B. Am 4. April 2007 gelangte X., der im Artikel der «Basler Zeitung» vom 29. März 2007 namentlich und mit seiner früheren politischen Funktion genannte Vater von Laura Armani, mit einer Beschwerde an den Presserat. Er beanstandete darin, der Autor des Berichts habe es unterlassen, sich vor der Veröffentlichung die beiden angeprangerten Briefe an den Kantonsarzt vorlegen zu lassen. Zudem sei er trotz der gegenüber ihm erhobenen schweren Vorwürfe weder angehört noch im Artikel zu Wort gekommen. Weiter stelle die Nennung seines vollen Namens und seiner früheren Funktion eine unentschuldbare Entgleisung der «Basler Zeitung» dar. Sinngemäss beanstandete der Beschwerdeführer damit eine Verletzung der Ziffern 1 (Wahrheitssuche), 3 (Anhörung bei schweren Vorwürfen) und 7 (Respektierung der Privatsphäre) der «Erklärung der Pflichten und Rechte der Journalistinnen und Journalisten».
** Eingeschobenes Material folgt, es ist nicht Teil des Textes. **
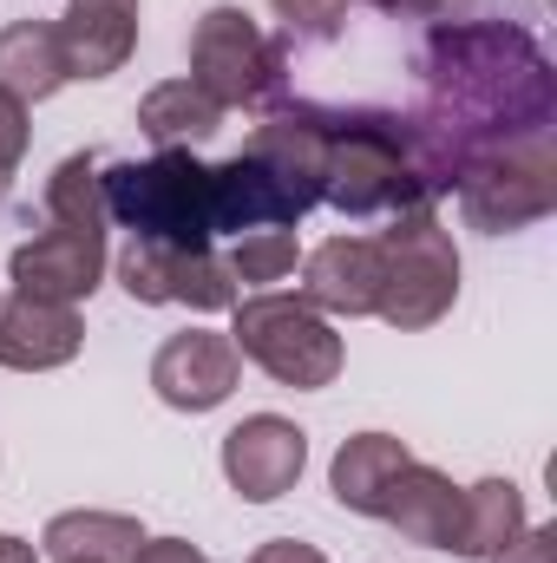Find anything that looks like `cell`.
<instances>
[{
	"label": "cell",
	"mask_w": 557,
	"mask_h": 563,
	"mask_svg": "<svg viewBox=\"0 0 557 563\" xmlns=\"http://www.w3.org/2000/svg\"><path fill=\"white\" fill-rule=\"evenodd\" d=\"M419 112H407V144L433 203L485 157L551 139L557 66L518 20H439L414 53Z\"/></svg>",
	"instance_id": "cell-1"
},
{
	"label": "cell",
	"mask_w": 557,
	"mask_h": 563,
	"mask_svg": "<svg viewBox=\"0 0 557 563\" xmlns=\"http://www.w3.org/2000/svg\"><path fill=\"white\" fill-rule=\"evenodd\" d=\"M328 125V164H321V203L341 217H407L433 210V190L407 144V112L387 106H321Z\"/></svg>",
	"instance_id": "cell-2"
},
{
	"label": "cell",
	"mask_w": 557,
	"mask_h": 563,
	"mask_svg": "<svg viewBox=\"0 0 557 563\" xmlns=\"http://www.w3.org/2000/svg\"><path fill=\"white\" fill-rule=\"evenodd\" d=\"M106 217L125 223L139 243H171V250H210V164L190 157L184 144L157 157H125L106 164Z\"/></svg>",
	"instance_id": "cell-3"
},
{
	"label": "cell",
	"mask_w": 557,
	"mask_h": 563,
	"mask_svg": "<svg viewBox=\"0 0 557 563\" xmlns=\"http://www.w3.org/2000/svg\"><path fill=\"white\" fill-rule=\"evenodd\" d=\"M230 341L243 361H256L276 387L295 394H315V387H335L348 347L341 334L328 328L321 308H308L302 295H282V288H256V295H237L230 308Z\"/></svg>",
	"instance_id": "cell-4"
},
{
	"label": "cell",
	"mask_w": 557,
	"mask_h": 563,
	"mask_svg": "<svg viewBox=\"0 0 557 563\" xmlns=\"http://www.w3.org/2000/svg\"><path fill=\"white\" fill-rule=\"evenodd\" d=\"M374 250H381V301H374V314L387 328L419 334V328L452 314V301H459V250H452V230L433 210L387 217Z\"/></svg>",
	"instance_id": "cell-5"
},
{
	"label": "cell",
	"mask_w": 557,
	"mask_h": 563,
	"mask_svg": "<svg viewBox=\"0 0 557 563\" xmlns=\"http://www.w3.org/2000/svg\"><path fill=\"white\" fill-rule=\"evenodd\" d=\"M190 86H204L223 112L270 106L282 92V40H270L243 7H210L190 33Z\"/></svg>",
	"instance_id": "cell-6"
},
{
	"label": "cell",
	"mask_w": 557,
	"mask_h": 563,
	"mask_svg": "<svg viewBox=\"0 0 557 563\" xmlns=\"http://www.w3.org/2000/svg\"><path fill=\"white\" fill-rule=\"evenodd\" d=\"M459 217L485 236H512V230H532L557 210V144H518V151H499L485 164H472L459 184Z\"/></svg>",
	"instance_id": "cell-7"
},
{
	"label": "cell",
	"mask_w": 557,
	"mask_h": 563,
	"mask_svg": "<svg viewBox=\"0 0 557 563\" xmlns=\"http://www.w3.org/2000/svg\"><path fill=\"white\" fill-rule=\"evenodd\" d=\"M119 288L144 308H197V314H223L237 308V276L217 250H171V243H125L119 250Z\"/></svg>",
	"instance_id": "cell-8"
},
{
	"label": "cell",
	"mask_w": 557,
	"mask_h": 563,
	"mask_svg": "<svg viewBox=\"0 0 557 563\" xmlns=\"http://www.w3.org/2000/svg\"><path fill=\"white\" fill-rule=\"evenodd\" d=\"M237 380H243V354L230 334H210V328H184L151 354V387L177 413H217L237 394Z\"/></svg>",
	"instance_id": "cell-9"
},
{
	"label": "cell",
	"mask_w": 557,
	"mask_h": 563,
	"mask_svg": "<svg viewBox=\"0 0 557 563\" xmlns=\"http://www.w3.org/2000/svg\"><path fill=\"white\" fill-rule=\"evenodd\" d=\"M106 269H112L106 236H99V230H66V223L40 230V236H33V243H20V250H13V263H7L13 295L59 301V308H79V301L106 282Z\"/></svg>",
	"instance_id": "cell-10"
},
{
	"label": "cell",
	"mask_w": 557,
	"mask_h": 563,
	"mask_svg": "<svg viewBox=\"0 0 557 563\" xmlns=\"http://www.w3.org/2000/svg\"><path fill=\"white\" fill-rule=\"evenodd\" d=\"M308 465V432L282 413H250L223 432V478L243 505H276Z\"/></svg>",
	"instance_id": "cell-11"
},
{
	"label": "cell",
	"mask_w": 557,
	"mask_h": 563,
	"mask_svg": "<svg viewBox=\"0 0 557 563\" xmlns=\"http://www.w3.org/2000/svg\"><path fill=\"white\" fill-rule=\"evenodd\" d=\"M270 177H276L282 190H288V203L308 217L315 203H321V164H328V125H321V106L315 99H295V106H276L263 125H256V139L243 144Z\"/></svg>",
	"instance_id": "cell-12"
},
{
	"label": "cell",
	"mask_w": 557,
	"mask_h": 563,
	"mask_svg": "<svg viewBox=\"0 0 557 563\" xmlns=\"http://www.w3.org/2000/svg\"><path fill=\"white\" fill-rule=\"evenodd\" d=\"M381 525H394L407 544L452 551V558H459V531H466V485H452L439 465H419V459H407V465H401V478L387 485Z\"/></svg>",
	"instance_id": "cell-13"
},
{
	"label": "cell",
	"mask_w": 557,
	"mask_h": 563,
	"mask_svg": "<svg viewBox=\"0 0 557 563\" xmlns=\"http://www.w3.org/2000/svg\"><path fill=\"white\" fill-rule=\"evenodd\" d=\"M79 347H86L79 308L33 301V295H0V367H13V374H53V367L79 361Z\"/></svg>",
	"instance_id": "cell-14"
},
{
	"label": "cell",
	"mask_w": 557,
	"mask_h": 563,
	"mask_svg": "<svg viewBox=\"0 0 557 563\" xmlns=\"http://www.w3.org/2000/svg\"><path fill=\"white\" fill-rule=\"evenodd\" d=\"M66 79H112L139 53V0H66L53 20Z\"/></svg>",
	"instance_id": "cell-15"
},
{
	"label": "cell",
	"mask_w": 557,
	"mask_h": 563,
	"mask_svg": "<svg viewBox=\"0 0 557 563\" xmlns=\"http://www.w3.org/2000/svg\"><path fill=\"white\" fill-rule=\"evenodd\" d=\"M302 301L321 314H374L381 301V250L374 236H328L302 256Z\"/></svg>",
	"instance_id": "cell-16"
},
{
	"label": "cell",
	"mask_w": 557,
	"mask_h": 563,
	"mask_svg": "<svg viewBox=\"0 0 557 563\" xmlns=\"http://www.w3.org/2000/svg\"><path fill=\"white\" fill-rule=\"evenodd\" d=\"M295 223H302V210L288 203V190H282L250 151L210 164V230L217 236L237 243L250 230H295Z\"/></svg>",
	"instance_id": "cell-17"
},
{
	"label": "cell",
	"mask_w": 557,
	"mask_h": 563,
	"mask_svg": "<svg viewBox=\"0 0 557 563\" xmlns=\"http://www.w3.org/2000/svg\"><path fill=\"white\" fill-rule=\"evenodd\" d=\"M407 459H414V452H407V439H394V432H354V439H341V452H335V465H328L335 505L354 511V518H381L387 485L401 478Z\"/></svg>",
	"instance_id": "cell-18"
},
{
	"label": "cell",
	"mask_w": 557,
	"mask_h": 563,
	"mask_svg": "<svg viewBox=\"0 0 557 563\" xmlns=\"http://www.w3.org/2000/svg\"><path fill=\"white\" fill-rule=\"evenodd\" d=\"M144 544L139 518L125 511H59L40 531V551L53 563H132Z\"/></svg>",
	"instance_id": "cell-19"
},
{
	"label": "cell",
	"mask_w": 557,
	"mask_h": 563,
	"mask_svg": "<svg viewBox=\"0 0 557 563\" xmlns=\"http://www.w3.org/2000/svg\"><path fill=\"white\" fill-rule=\"evenodd\" d=\"M66 86V53L59 33L46 20H13L0 33V92H13L20 106H40Z\"/></svg>",
	"instance_id": "cell-20"
},
{
	"label": "cell",
	"mask_w": 557,
	"mask_h": 563,
	"mask_svg": "<svg viewBox=\"0 0 557 563\" xmlns=\"http://www.w3.org/2000/svg\"><path fill=\"white\" fill-rule=\"evenodd\" d=\"M223 125V106L204 92V86H190V79H164V86H151L139 99V132L157 151H171V144H204L210 132Z\"/></svg>",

C. Am 9. Mai 2007 wies die durch den stellvertretenden Chefredaktor Urs Buess und Jochen Schmid, Ressortleiter News-Team, vertretene Redaktion der «Basler Zeitung» die Beschwerde als unbegründet zurück. Laura Armani habe öffentliches Interesse erweckt, weil ihr im Tessin die Ausübung des Arztberufs verboten worden sei und sie bei den Kantonswahlen vom April 2007 für den Tessiner Staatsrat kandidiert habe. Zudem sei Transsexualität ein gesellschaftliches Phänomen, das einen Teil der Bevölkerung sehr interessiere. Geschichten über das Coming-Out solcher Personen hätten wie einst Geschichten über Homosexuelle eine wichtige öffentliche Funktion. Die Darstellung des Lebens von Laura Armani in der Form eines subjektiven Porträts habe dabei zwangsläufig auch ihre Kindheit einschliessen müssen. Die derjenigen von Laura Armani widersprechende Haltung des Vaters sei der Redaktion bekannt gewesen. Seine Einschätzung, «der Sohn sei psychisch krank, gewalttätig und suizidgefährdet», sei im Artikel zitiert worden. Angesichts der interfamiliären Spannungen hätten sie geglaubt, auf eine weitere Befragung des Vaters verzichten zu können. In Bezug auf die Namensnennung weist die «Basler Zeitung» darauf hin, dass Laura Armani bei ihrer politischen Kandidatur unter ihrem Namen, aber auch unter dem ursprünglichen Familiennamen auftrete. Zudem hätten sich die beiden Eltern unter Angabe von Namen und Wohnort in einem im «Corriere del Ticino» am 1. März 2006 veröffentlichten Brief öffentlich und im Detail über ihr Kind geäussert.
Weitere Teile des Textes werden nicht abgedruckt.